Rebuilding the home PC

Good news on the hard drive replacement project — I got Windows 7 installed on the new SSD, and most of the applications installed. I was conscious this time around to make a checklist of every app that I needed to reinstall, plus saved files, exported profiles and settings, and wrote down the registration / product keys that I would need. There are a few games that I have not reinstalled yet, but that’s okay. I rarely ever have time to play the few PC games that I have. It wasn’t an easy set up, but I learned quite a few things.

  1. You can use IDE, RAID, or ACHI interface, but all the so-called experts on Tom’s Hardware firmly believe ACHI is the way to go. It’s a newer interface standard. Friends of mine, however, swear that they’ve never switched to AHCI, and are fine with IDE. The jury is still out. This has to be selected prior to Windows OS installation — you can’t switch it later.
  2. Although your motherboards may have SATA, you can have SATA2 (3 Gbps throughput) and SATA3 (6 Gbps throughput.) If you don’t connect your drive to the appropriate SATA port on the motherboard, you may not benefit from the right speeds. I have two SATA3 drives, and I had initially connected the new SSD drive to more accessible SATA port, but it was SATA3. I had to do some finagling and use some fancy footwork to reach an available  SATA3 port.
  3. A number of old Windows utilities and tools, such as disk defragmenters, are not useful to an SSD, and may actually reduce the lifetime usefulness of the drive. As a matter of fact, repeated writes (writing, deleting) will reduce life of the drive, so I’m doing my best to limit installing and uninstalling software.
  4. On an unrelated note, a lot of software installations now try to sneak in bloatware during the installation process. My advice? Always select the Custom Installation route, and read each screen. At any time, you may see a hard-to-notice option that some new toolbar, software, or other crap, is about to install by default, unless you uncheck the option. Very annoying. Be careful.

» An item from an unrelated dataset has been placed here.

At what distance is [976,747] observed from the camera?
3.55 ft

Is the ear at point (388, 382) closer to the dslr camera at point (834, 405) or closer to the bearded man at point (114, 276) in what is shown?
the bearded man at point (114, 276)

So what’s the verdict on the SSD? I purchased it for the extra storage space, but I also wanted the benefits of the potential or presumed performance increase. I didn’t buy any low-end SSD. I bought a drive that has really good performance read and write specs. Are there flames spitting out of the PC case, because of the high speeds? Blinding light? The songs of angels singing during the POST boot up process?

Um, no.

Boot-up is faster. It now takes about 30 seconds the beginning of the POST test to the Windows login screen. My applications open almost instantaneously, especially MS Office. I believe that writing lots of data to my SSD would be very fast, but I save my data to my original HDD. Also, I don’t want to do this and reduce the life of the drive. I’ll give it a few more weeks to really judge it. As for reclaiming storage space, I haven’t blown away the old Windows OS partition. If I have an issue, I want to have a backup plan. In a few weeks, if everything is good, I’ll wipe it out.